TASK BRIEF — Please give the lines from the one containing "How do you place" through the one containing "1720 inches", both included, as a numbered list, leaving out blank lines.

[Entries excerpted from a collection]
· · · · ·
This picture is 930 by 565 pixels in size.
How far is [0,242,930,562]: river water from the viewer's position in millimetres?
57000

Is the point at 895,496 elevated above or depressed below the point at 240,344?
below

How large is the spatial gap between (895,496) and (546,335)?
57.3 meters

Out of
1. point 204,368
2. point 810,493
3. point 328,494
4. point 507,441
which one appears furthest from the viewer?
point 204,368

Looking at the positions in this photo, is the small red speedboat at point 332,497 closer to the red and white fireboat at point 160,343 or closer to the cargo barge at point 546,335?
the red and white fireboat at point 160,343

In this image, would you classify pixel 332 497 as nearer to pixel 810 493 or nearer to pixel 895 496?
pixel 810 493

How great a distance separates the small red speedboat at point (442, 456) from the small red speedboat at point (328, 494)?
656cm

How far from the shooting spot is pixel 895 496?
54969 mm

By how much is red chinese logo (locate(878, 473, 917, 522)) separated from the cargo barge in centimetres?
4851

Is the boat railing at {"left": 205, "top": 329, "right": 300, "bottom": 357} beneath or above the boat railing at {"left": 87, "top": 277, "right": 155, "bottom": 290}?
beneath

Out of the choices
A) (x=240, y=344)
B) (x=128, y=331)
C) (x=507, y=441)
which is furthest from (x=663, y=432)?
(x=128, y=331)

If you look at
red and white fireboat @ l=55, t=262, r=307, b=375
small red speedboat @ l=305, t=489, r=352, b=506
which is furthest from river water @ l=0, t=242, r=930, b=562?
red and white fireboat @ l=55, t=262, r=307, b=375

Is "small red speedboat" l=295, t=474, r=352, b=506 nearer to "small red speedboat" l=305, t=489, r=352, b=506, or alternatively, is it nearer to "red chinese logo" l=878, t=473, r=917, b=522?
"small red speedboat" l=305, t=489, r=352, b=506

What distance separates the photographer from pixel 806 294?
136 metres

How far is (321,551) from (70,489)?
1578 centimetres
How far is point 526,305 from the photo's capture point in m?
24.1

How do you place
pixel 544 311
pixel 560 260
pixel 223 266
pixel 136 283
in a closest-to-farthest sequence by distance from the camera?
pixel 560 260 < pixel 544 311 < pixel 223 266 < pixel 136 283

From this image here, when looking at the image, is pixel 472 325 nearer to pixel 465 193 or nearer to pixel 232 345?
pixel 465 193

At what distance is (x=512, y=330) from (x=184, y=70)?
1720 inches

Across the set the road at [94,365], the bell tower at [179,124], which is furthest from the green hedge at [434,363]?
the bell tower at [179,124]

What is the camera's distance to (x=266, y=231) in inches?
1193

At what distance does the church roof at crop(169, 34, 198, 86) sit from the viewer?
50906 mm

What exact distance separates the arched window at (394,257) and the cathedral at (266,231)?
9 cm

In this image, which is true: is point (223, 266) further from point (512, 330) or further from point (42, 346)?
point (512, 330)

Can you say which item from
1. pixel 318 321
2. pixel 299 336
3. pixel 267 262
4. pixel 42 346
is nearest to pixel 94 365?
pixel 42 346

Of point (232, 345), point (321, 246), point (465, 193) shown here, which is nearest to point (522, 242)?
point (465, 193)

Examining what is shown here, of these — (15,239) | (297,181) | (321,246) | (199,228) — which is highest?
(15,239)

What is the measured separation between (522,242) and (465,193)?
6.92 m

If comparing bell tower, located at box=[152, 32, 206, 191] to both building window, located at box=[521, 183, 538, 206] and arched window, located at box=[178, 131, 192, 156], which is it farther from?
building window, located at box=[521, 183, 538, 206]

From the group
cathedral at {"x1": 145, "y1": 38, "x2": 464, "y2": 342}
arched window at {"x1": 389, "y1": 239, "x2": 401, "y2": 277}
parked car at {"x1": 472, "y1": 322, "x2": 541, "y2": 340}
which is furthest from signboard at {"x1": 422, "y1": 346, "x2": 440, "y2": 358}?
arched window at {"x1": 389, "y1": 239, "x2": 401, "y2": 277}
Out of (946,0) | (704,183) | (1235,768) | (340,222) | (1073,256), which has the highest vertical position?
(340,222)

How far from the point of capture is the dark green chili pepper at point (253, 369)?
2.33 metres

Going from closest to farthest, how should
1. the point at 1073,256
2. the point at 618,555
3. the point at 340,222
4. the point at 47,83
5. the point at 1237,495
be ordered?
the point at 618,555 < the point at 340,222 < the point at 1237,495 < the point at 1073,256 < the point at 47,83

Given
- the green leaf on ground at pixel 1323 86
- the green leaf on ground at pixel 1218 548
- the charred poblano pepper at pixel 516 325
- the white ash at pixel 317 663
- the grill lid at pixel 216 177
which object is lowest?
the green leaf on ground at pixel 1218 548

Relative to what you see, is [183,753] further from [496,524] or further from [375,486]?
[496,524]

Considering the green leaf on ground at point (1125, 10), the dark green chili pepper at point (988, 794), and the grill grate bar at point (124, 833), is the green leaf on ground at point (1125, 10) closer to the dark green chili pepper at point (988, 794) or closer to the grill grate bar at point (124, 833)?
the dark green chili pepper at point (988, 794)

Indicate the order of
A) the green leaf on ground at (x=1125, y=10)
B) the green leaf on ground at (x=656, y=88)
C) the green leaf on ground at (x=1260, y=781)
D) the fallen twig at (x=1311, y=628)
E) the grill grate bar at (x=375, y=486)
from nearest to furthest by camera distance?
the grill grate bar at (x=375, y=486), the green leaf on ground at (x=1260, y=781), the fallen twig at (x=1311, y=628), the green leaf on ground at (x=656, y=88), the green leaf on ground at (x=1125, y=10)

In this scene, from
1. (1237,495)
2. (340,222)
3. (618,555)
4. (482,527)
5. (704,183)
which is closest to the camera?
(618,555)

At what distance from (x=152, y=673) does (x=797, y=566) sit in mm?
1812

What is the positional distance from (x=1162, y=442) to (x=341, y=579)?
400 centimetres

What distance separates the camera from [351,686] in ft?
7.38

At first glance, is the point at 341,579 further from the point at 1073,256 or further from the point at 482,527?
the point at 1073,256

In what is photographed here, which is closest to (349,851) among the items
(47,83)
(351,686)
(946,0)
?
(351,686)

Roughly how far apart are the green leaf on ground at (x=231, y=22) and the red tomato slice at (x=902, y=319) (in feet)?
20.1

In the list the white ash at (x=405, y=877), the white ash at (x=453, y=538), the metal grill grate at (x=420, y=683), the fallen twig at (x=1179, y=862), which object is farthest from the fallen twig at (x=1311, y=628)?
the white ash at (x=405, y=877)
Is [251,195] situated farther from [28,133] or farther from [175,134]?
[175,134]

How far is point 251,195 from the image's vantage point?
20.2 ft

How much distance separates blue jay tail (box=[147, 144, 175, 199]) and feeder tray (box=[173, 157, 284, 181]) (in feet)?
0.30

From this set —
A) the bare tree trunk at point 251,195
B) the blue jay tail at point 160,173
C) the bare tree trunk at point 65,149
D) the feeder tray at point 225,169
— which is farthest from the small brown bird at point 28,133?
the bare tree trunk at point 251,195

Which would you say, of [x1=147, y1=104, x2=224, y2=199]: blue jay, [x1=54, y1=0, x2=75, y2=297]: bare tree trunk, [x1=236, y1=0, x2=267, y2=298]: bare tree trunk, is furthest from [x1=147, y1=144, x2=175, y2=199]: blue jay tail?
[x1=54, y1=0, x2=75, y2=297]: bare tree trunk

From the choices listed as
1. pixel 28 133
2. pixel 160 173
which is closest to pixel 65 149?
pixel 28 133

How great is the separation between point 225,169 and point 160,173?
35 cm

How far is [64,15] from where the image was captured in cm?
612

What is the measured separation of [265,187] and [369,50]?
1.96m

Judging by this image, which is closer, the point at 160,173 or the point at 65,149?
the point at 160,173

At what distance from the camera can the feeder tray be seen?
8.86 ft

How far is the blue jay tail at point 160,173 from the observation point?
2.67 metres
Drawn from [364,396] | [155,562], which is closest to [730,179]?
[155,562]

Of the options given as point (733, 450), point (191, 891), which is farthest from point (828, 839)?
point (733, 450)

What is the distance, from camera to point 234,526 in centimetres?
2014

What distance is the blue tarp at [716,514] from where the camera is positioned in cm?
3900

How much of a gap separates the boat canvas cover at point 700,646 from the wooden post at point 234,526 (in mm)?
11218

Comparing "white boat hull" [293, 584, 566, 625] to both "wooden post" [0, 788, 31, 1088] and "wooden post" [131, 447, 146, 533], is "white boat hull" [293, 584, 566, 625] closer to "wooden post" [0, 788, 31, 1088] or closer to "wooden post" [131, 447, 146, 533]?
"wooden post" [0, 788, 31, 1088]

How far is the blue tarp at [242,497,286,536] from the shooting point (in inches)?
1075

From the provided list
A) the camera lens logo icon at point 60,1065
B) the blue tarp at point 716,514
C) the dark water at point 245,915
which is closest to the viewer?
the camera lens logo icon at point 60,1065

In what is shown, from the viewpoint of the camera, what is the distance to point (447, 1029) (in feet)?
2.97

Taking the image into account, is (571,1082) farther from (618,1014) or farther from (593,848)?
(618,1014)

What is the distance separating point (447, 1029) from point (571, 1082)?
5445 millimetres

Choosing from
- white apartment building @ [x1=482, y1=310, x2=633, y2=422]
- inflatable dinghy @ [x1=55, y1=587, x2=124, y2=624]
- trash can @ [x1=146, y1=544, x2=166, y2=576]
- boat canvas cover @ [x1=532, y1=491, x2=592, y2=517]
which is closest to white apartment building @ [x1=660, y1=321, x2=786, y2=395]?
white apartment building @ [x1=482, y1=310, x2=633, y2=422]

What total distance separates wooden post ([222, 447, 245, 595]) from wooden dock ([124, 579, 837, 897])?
· · · · ·
WRITTEN RESPONSE —
1. How do you place
2. pixel 544 311
3. pixel 560 260
4. pixel 223 266
5. pixel 136 283
6. in a closest-to-farthest sequence by distance from the camera?
7. pixel 560 260 < pixel 544 311 < pixel 223 266 < pixel 136 283
8. From this image here, when looking at the image, is pixel 472 325 nearer to pixel 465 193 or nearer to pixel 232 345?
9. pixel 465 193
10. At what distance is (x=512, y=330) from (x=184, y=70)?
11. 1720 inches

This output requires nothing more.